A novel performance index called the KDI has been proposed. This index is not affected by the non-homogeneous Jacobian matrix and does not depend on the choice of the units of measurement and on the position of the absolute reference frame. The index was computed for a SCARA robot and an articulated robot to analyze the behavior of the manipulators for two main purposes: finding the direction of maximum velocity with respect to a point, and finding the area of maximum velocity with respect to a direction of interest in the workspace.
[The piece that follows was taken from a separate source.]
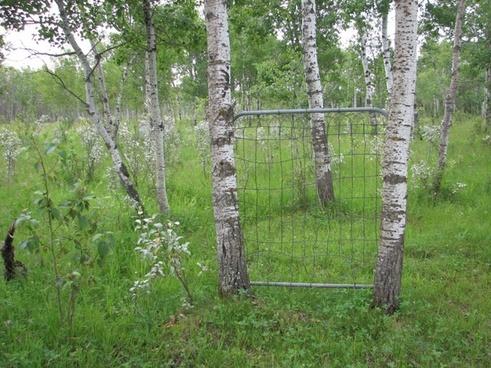 gate in the field 2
Being a fully kinematic index (i.e., it does not consider the dynamics and the control of the robots), it gives a high-quality description of the robot’s behavior, and the experimental tests demonstrate the effectiveness of the proposed index.

Future works can be addressed by following some steps: first, the use of the index for redundant manipulators will be investigated; second, the same reasoning will be followed to synthesize a dynamic performance index that is able to consider the direction of motion; afterwards, the use of these indexes for other issues, such as the optimal design of manipulators and/or robot trajectory planning, will be investigated.